Everything from the line holding "In this scene, which" through the last line below must be repeated exactly, and nothing else.

--

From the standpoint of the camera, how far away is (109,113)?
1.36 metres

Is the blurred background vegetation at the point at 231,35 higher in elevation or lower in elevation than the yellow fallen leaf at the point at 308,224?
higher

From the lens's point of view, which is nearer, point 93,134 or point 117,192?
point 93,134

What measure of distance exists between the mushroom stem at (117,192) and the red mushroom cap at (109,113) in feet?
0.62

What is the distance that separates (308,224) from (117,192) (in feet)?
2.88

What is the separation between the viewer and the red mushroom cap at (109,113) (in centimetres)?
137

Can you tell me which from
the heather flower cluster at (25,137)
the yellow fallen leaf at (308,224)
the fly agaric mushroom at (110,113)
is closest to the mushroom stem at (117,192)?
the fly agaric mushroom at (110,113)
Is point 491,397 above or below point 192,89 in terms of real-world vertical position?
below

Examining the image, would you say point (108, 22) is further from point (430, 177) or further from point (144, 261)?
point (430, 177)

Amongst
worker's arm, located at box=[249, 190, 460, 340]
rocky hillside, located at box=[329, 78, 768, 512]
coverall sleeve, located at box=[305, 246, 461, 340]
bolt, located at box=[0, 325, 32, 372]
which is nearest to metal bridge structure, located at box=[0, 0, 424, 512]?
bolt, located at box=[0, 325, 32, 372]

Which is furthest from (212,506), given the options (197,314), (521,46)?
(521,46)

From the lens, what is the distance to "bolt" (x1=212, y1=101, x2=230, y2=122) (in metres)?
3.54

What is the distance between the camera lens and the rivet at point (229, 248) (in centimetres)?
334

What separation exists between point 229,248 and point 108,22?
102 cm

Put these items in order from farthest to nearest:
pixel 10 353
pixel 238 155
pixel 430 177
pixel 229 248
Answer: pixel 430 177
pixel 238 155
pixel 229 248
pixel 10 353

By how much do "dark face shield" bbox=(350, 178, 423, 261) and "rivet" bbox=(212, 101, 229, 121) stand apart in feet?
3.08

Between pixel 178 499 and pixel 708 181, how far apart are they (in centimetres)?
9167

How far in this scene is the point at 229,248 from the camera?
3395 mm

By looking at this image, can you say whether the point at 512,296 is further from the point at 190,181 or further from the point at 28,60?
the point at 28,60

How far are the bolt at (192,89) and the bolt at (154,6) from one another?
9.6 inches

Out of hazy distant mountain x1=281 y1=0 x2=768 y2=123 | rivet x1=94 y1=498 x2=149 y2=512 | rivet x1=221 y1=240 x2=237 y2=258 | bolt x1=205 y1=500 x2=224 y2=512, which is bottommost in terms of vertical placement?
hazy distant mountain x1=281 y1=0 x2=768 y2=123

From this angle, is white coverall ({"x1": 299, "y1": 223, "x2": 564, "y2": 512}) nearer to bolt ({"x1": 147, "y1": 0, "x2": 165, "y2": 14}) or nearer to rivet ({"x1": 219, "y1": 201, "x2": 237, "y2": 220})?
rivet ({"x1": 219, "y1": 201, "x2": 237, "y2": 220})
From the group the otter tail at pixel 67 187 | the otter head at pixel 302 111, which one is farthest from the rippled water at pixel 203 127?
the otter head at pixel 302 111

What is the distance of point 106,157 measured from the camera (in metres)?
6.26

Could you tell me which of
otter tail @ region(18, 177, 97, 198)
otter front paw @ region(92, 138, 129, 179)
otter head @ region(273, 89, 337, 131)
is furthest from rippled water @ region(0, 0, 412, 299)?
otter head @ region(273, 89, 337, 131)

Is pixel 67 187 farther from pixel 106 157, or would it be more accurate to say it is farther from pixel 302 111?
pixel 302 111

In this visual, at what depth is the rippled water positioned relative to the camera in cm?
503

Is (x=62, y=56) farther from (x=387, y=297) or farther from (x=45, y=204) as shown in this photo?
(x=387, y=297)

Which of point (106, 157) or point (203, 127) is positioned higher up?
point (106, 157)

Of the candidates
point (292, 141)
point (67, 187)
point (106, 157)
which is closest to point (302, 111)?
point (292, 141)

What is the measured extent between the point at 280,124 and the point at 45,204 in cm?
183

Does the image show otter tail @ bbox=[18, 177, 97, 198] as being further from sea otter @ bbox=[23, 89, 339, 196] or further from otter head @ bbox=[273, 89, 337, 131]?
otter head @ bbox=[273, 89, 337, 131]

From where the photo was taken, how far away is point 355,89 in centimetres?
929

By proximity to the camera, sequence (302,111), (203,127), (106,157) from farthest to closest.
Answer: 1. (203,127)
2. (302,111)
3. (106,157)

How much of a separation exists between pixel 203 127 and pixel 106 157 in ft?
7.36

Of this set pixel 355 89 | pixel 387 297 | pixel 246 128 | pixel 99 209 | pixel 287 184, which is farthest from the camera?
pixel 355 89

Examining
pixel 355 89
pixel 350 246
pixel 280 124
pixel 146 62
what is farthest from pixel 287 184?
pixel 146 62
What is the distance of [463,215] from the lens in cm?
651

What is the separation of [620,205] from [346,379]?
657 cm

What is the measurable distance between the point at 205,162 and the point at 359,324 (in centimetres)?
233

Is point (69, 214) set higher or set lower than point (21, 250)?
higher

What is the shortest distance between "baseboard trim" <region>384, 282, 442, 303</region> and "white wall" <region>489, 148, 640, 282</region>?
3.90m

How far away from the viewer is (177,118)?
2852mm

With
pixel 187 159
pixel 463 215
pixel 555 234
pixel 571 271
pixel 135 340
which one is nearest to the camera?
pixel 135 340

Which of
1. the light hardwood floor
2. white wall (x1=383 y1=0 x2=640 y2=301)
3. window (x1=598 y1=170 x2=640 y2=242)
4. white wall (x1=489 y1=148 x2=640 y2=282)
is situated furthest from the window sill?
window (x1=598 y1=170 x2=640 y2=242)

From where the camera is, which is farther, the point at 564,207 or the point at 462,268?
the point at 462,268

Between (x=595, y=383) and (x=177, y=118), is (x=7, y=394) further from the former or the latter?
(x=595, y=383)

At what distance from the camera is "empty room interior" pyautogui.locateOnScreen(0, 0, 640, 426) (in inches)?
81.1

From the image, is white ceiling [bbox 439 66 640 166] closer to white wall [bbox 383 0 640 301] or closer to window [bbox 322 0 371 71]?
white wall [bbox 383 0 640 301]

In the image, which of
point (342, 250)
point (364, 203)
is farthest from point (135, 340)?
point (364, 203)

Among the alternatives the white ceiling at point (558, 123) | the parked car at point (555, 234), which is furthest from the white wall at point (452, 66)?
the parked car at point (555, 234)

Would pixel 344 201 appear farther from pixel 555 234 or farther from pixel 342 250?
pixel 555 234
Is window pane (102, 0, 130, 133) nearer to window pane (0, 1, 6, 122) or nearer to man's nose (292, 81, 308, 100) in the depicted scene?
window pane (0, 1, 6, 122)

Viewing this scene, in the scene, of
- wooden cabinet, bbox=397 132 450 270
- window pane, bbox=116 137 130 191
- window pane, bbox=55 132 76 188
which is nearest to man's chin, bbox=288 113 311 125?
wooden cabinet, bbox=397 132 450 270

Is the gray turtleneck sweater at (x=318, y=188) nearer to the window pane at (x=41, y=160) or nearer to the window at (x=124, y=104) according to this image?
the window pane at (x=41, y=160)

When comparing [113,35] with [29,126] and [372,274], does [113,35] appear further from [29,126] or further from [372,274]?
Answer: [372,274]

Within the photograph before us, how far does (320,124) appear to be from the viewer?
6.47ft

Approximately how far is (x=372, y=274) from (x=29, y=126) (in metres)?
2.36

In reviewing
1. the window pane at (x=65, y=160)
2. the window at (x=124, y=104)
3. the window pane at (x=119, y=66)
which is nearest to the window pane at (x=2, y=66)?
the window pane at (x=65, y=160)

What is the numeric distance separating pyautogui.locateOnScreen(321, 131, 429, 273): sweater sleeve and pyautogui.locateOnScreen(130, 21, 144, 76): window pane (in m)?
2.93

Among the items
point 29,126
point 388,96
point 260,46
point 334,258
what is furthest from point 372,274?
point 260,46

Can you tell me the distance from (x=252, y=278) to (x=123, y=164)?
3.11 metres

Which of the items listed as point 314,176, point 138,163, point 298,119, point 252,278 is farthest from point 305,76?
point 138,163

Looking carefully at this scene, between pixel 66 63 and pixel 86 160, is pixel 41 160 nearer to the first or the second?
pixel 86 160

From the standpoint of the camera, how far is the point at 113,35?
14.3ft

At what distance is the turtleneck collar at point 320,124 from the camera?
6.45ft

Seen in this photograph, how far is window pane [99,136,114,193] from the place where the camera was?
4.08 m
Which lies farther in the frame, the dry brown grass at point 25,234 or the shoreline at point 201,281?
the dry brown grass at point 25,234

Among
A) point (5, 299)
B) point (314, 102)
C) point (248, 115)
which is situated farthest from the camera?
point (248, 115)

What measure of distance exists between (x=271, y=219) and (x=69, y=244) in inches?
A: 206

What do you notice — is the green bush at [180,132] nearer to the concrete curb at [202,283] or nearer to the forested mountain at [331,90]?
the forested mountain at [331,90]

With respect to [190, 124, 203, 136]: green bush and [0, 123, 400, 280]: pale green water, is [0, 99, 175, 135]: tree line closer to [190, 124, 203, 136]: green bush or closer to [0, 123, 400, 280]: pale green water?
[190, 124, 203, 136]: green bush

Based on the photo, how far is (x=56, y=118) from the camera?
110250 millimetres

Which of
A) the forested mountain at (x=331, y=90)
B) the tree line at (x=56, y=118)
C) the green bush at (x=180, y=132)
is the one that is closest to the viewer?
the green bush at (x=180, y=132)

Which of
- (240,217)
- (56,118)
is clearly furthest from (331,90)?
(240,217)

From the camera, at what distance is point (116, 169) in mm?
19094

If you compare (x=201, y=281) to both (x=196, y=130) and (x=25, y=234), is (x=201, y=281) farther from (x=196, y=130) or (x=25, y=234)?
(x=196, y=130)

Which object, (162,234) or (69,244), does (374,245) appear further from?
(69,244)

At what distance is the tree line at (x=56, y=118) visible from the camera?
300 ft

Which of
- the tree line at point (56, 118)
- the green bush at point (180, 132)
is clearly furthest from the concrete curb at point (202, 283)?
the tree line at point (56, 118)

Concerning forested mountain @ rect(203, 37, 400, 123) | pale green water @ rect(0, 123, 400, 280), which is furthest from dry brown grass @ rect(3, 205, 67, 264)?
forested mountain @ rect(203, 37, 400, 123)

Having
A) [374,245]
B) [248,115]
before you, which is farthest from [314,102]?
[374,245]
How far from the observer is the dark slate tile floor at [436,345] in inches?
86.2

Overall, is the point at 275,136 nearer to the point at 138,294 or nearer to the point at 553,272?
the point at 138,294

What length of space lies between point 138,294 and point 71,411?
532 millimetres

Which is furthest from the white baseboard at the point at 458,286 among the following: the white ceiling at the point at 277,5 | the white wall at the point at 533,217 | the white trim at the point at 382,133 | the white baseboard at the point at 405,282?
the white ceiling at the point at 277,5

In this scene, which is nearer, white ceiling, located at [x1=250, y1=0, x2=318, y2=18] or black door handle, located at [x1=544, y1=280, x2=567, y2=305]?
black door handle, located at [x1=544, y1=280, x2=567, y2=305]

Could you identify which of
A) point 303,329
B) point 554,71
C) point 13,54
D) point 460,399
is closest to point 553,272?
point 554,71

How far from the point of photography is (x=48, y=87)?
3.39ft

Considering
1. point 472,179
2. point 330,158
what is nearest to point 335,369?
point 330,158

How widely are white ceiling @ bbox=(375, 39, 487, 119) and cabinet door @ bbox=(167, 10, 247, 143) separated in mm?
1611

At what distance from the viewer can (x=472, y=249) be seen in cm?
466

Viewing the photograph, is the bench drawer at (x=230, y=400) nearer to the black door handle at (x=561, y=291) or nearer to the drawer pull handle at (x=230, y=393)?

--

**Solved problem**:
In this scene, which is nearer, white ceiling, located at [x1=250, y1=0, x2=318, y2=18] or black door handle, located at [x1=544, y1=280, x2=567, y2=305]?
black door handle, located at [x1=544, y1=280, x2=567, y2=305]

Could you identify which of
A) point 303,329
B) point 554,71
C) point 13,54
D) point 460,399
is closest to point 553,272?
point 554,71

How far from the point of photography is (x=48, y=87)?
3.39ft

Considering
1. point 472,179
2. point 330,158
what is nearest to point 335,369?
point 330,158

How widely are white ceiling @ bbox=(375, 39, 487, 119) and cabinet door @ bbox=(167, 10, 247, 143) separated in mm?
1611

At what distance from the viewer can (x=472, y=249) be seen in cm?
466

Viewing the photograph, is the bench drawer at (x=230, y=400) nearer to the black door handle at (x=561, y=291) or nearer to the drawer pull handle at (x=230, y=393)?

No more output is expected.